REQUIRED TASK: Set the data down again, exactly as it reads, but without the pictures.
--- START OF INPUT MATERIAL ---
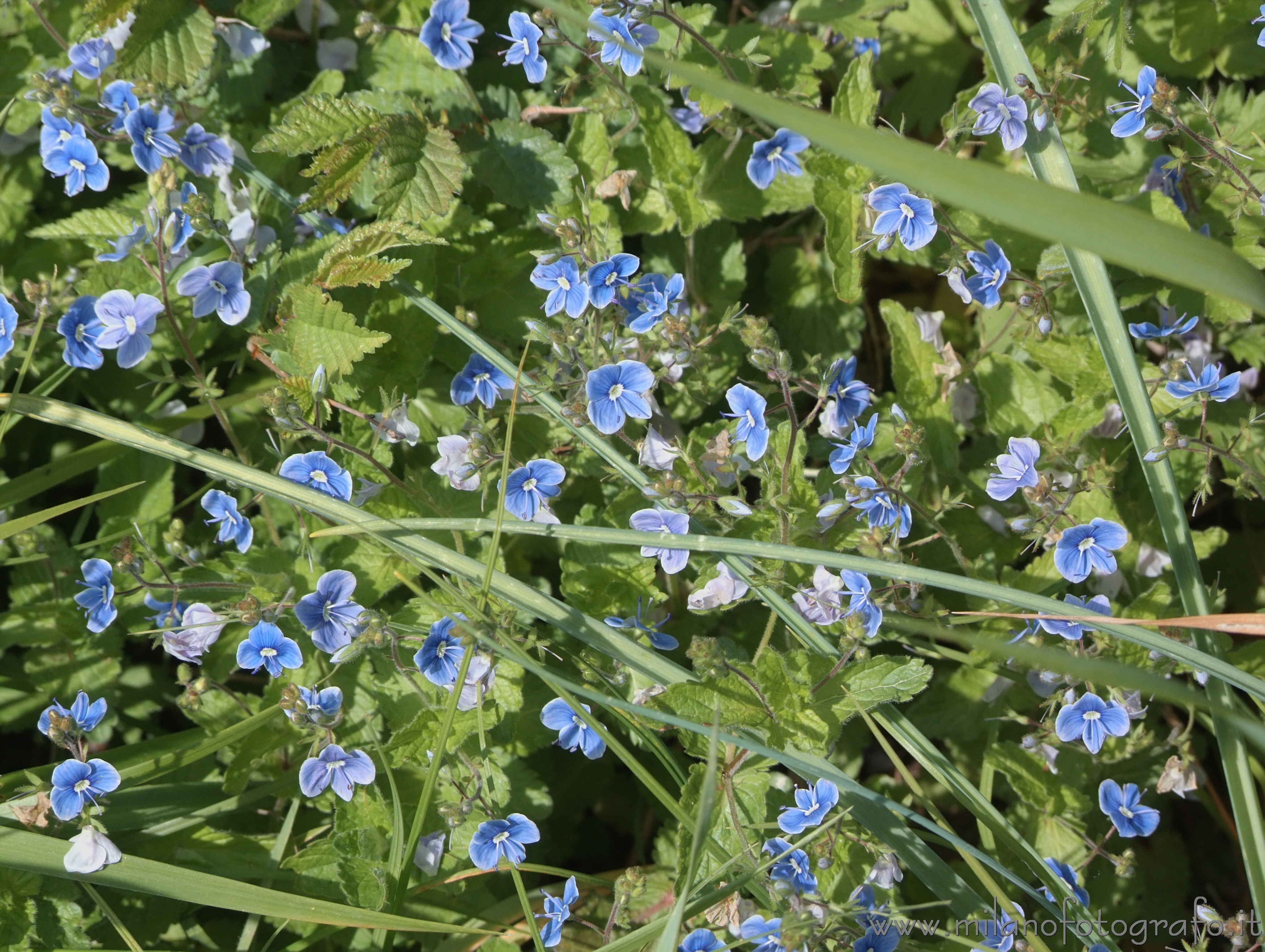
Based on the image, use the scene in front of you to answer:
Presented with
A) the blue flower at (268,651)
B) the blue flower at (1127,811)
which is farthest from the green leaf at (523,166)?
the blue flower at (1127,811)

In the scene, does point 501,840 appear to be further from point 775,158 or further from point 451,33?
point 451,33

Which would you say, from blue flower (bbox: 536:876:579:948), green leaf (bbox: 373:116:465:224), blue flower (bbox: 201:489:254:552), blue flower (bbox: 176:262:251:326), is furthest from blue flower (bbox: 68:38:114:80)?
blue flower (bbox: 536:876:579:948)

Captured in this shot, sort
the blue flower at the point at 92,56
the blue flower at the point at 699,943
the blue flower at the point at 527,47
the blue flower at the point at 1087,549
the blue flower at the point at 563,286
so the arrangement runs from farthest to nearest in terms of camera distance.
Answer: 1. the blue flower at the point at 92,56
2. the blue flower at the point at 527,47
3. the blue flower at the point at 563,286
4. the blue flower at the point at 1087,549
5. the blue flower at the point at 699,943

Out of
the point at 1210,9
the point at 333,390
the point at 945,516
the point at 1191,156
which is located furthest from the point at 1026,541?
the point at 333,390

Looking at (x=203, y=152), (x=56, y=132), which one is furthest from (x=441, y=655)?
(x=56, y=132)

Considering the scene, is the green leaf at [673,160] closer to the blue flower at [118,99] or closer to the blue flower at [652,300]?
the blue flower at [652,300]

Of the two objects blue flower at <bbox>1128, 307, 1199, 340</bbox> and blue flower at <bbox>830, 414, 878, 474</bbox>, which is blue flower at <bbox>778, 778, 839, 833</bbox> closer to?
blue flower at <bbox>830, 414, 878, 474</bbox>

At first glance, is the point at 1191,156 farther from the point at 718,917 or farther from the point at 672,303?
the point at 718,917
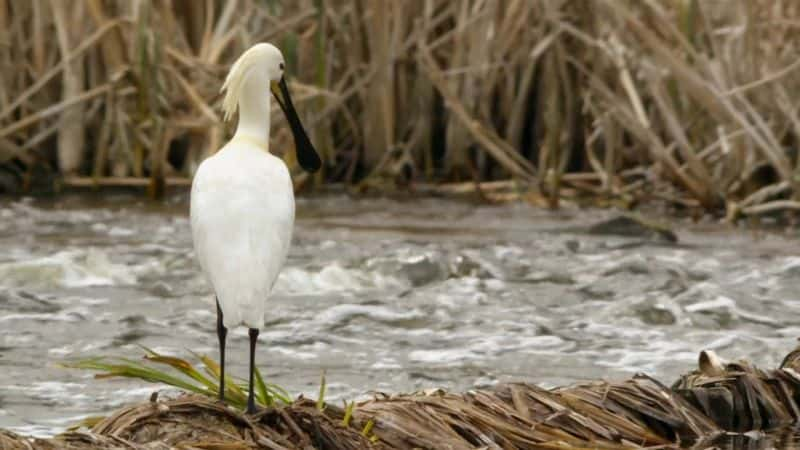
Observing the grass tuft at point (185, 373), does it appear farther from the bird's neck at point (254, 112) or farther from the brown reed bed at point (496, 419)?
the bird's neck at point (254, 112)

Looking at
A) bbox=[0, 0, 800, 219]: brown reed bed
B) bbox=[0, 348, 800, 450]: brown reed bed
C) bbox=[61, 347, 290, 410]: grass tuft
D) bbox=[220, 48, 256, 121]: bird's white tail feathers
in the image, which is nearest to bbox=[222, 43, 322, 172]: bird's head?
bbox=[220, 48, 256, 121]: bird's white tail feathers

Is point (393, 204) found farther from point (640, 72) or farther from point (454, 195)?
point (640, 72)

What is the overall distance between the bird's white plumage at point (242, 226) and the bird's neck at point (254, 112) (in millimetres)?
161

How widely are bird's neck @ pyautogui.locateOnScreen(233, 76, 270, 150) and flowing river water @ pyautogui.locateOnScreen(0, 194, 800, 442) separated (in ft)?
4.77

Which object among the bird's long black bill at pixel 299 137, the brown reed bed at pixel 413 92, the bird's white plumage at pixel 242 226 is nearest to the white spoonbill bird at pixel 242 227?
the bird's white plumage at pixel 242 226

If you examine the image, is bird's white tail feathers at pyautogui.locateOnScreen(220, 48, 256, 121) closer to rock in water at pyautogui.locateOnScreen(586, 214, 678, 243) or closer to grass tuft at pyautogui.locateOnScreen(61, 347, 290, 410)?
grass tuft at pyautogui.locateOnScreen(61, 347, 290, 410)

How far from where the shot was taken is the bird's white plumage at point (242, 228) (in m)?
4.62

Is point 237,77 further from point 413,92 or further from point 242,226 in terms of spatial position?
point 413,92

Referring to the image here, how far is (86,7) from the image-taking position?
12.1 meters

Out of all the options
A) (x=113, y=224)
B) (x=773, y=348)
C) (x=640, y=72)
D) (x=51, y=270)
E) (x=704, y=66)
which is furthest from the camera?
(x=640, y=72)

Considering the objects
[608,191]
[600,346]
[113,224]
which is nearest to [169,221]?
[113,224]

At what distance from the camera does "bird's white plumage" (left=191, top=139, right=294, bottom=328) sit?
462 cm

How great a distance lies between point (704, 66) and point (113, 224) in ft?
12.5

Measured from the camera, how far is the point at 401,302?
8.93 m
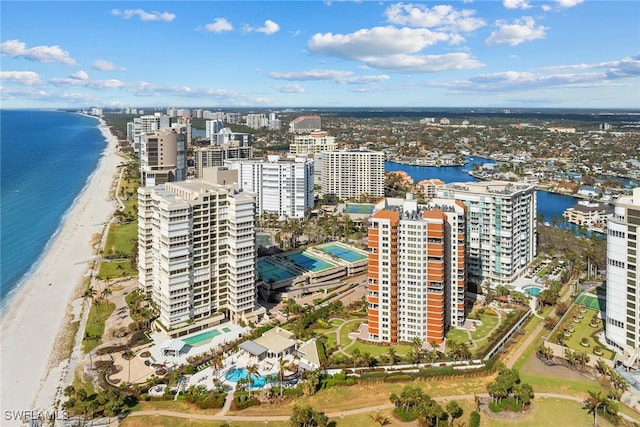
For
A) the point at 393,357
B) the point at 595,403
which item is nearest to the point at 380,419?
the point at 393,357

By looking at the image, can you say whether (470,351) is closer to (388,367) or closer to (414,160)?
(388,367)

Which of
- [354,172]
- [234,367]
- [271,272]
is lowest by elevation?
[234,367]

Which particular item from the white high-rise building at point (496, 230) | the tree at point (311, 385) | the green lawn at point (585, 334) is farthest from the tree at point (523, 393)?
the white high-rise building at point (496, 230)

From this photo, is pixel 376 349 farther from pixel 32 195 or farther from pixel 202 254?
pixel 32 195

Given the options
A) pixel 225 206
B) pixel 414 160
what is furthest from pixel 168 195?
pixel 414 160

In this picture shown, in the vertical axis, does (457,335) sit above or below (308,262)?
below

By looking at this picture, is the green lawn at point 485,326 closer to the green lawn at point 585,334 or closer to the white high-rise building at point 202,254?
the green lawn at point 585,334

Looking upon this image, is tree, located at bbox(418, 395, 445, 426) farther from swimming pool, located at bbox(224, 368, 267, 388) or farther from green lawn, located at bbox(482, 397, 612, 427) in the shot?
swimming pool, located at bbox(224, 368, 267, 388)
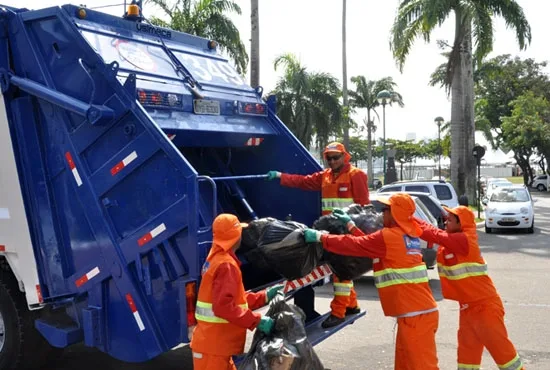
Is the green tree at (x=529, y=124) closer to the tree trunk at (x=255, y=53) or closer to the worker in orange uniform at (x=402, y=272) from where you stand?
the tree trunk at (x=255, y=53)

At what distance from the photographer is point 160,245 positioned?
13.5 ft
--- END OF INPUT MATERIAL ---
ANSWER FOR THIS EXERCISE:
Based on the image, use the scene in front of you to answer:
Presented with
A) the blue flower at (268,651)
B) the blue flower at (1127,811)
which is farthest from the green leaf at (523,166)?
the blue flower at (1127,811)

In the scene, does point 501,840 appear to be further from point 775,158 or further from point 451,33?
point 451,33

Which would you say, from blue flower (bbox: 536:876:579:948), green leaf (bbox: 373:116:465:224), blue flower (bbox: 201:489:254:552), blue flower (bbox: 176:262:251:326), is furthest from blue flower (bbox: 68:38:114:80)?
blue flower (bbox: 536:876:579:948)

Captured in this shot, sort
the blue flower at the point at 92,56
the blue flower at the point at 699,943
the blue flower at the point at 527,47
the blue flower at the point at 1087,549
the blue flower at the point at 563,286
so the arrangement runs from farthest to nearest in terms of camera distance.
Answer: 1. the blue flower at the point at 92,56
2. the blue flower at the point at 527,47
3. the blue flower at the point at 563,286
4. the blue flower at the point at 1087,549
5. the blue flower at the point at 699,943

Out of
the point at 1210,9
the point at 333,390
the point at 945,516
the point at 1191,156
which is located furthest from the point at 1026,541?
the point at 333,390

Looking at (x=203, y=152), (x=56, y=132), which one is furthest from (x=441, y=655)?
(x=56, y=132)

Considering the scene, is the green leaf at [673,160] closer to the blue flower at [118,99] or closer to the blue flower at [652,300]?
the blue flower at [652,300]

Of the two objects blue flower at <bbox>1128, 307, 1199, 340</bbox> and blue flower at <bbox>830, 414, 878, 474</bbox>, which is blue flower at <bbox>778, 778, 839, 833</bbox> closer to?
blue flower at <bbox>830, 414, 878, 474</bbox>

At first glance, is the point at 1191,156 farther from the point at 718,917 or farther from the point at 672,303?
the point at 718,917
Observing the grass tuft at point (185, 373), does it appear farther from the bird's neck at point (254, 112) or farther from the brown reed bed at point (496, 419)?
the bird's neck at point (254, 112)

Looking at
A) bbox=[0, 0, 800, 219]: brown reed bed
B) bbox=[0, 348, 800, 450]: brown reed bed
C) bbox=[61, 347, 290, 410]: grass tuft
D) bbox=[220, 48, 256, 121]: bird's white tail feathers
in the image, which is nearest to bbox=[222, 43, 322, 172]: bird's head?
bbox=[220, 48, 256, 121]: bird's white tail feathers

Is point (393, 204) found farther from point (640, 72) or farther from point (454, 195)?
point (640, 72)

What is the overall distance between the bird's white plumage at point (242, 226) and the bird's neck at point (254, 112) (in millimetres)?
161

How widely are bird's neck @ pyautogui.locateOnScreen(233, 76, 270, 150) and flowing river water @ pyautogui.locateOnScreen(0, 194, 800, 442) separated (in ft)?
4.77

Which object among the bird's long black bill at pixel 299 137, the brown reed bed at pixel 413 92, the bird's white plumage at pixel 242 226 is nearest to the white spoonbill bird at pixel 242 227?
the bird's white plumage at pixel 242 226

If you examine the image, is bird's white tail feathers at pyautogui.locateOnScreen(220, 48, 256, 121) closer to rock in water at pyautogui.locateOnScreen(586, 214, 678, 243) or closer to grass tuft at pyautogui.locateOnScreen(61, 347, 290, 410)?
grass tuft at pyautogui.locateOnScreen(61, 347, 290, 410)

How far from where the shot was taken is the bird's white plumage at point (242, 228) (in m)?
4.62

Is point 237,77 further from point 413,92 or further from point 242,226 in terms of spatial position?
point 413,92

Referring to the image here, how far is (86,7) from the image-taking position?
12.1 meters

Out of all the options
A) (x=113, y=224)
B) (x=773, y=348)
C) (x=640, y=72)
D) (x=51, y=270)
E) (x=704, y=66)
which is furthest from the camera?
(x=640, y=72)

Considering the objects
[608,191]
[600,346]
[113,224]
which is nearest to [169,221]?
[113,224]

At what distance from the camera does "bird's white plumage" (left=191, top=139, right=294, bottom=328) sit?
462 cm

How great a distance lies between point (704, 66) and point (113, 224) in ft?
12.5

Measured from the camera, how far is the point at 401,302?
8.93 m
For
A) the point at 393,357
B) the point at 595,403
which item is nearest to the point at 380,419?
the point at 393,357

By looking at the image, can you say whether (470,351) is closer to (388,367) or closer to (414,160)?
(388,367)

Which of
- [354,172]
- [234,367]
- [271,272]
is lowest by elevation?
[234,367]

Which particular item from the white high-rise building at point (496, 230) | the tree at point (311, 385) | the green lawn at point (585, 334) is farthest from the tree at point (523, 393)?
the white high-rise building at point (496, 230)

From this photo, is pixel 376 349 farther from pixel 32 195 or farther from pixel 202 254?
pixel 32 195

Given the options
A) pixel 225 206
B) pixel 414 160
what is furthest from pixel 168 195?
pixel 414 160

In this picture shown, in the vertical axis, does (457,335) sit above or below (308,262)?
below

By looking at this picture, is the green lawn at point 485,326 closer to the green lawn at point 585,334 or closer to the white high-rise building at point 202,254?
the green lawn at point 585,334

Looking upon this image, is tree, located at bbox(418, 395, 445, 426) farther from swimming pool, located at bbox(224, 368, 267, 388) or farther from green lawn, located at bbox(482, 397, 612, 427) in the shot?
swimming pool, located at bbox(224, 368, 267, 388)
Is the green tree at (x=529, y=124) closer to the tree trunk at (x=255, y=53) or closer to the worker in orange uniform at (x=402, y=272) from where you stand?
the tree trunk at (x=255, y=53)

At what distance from the photographer is point 160,245 positioned?
13.5 ft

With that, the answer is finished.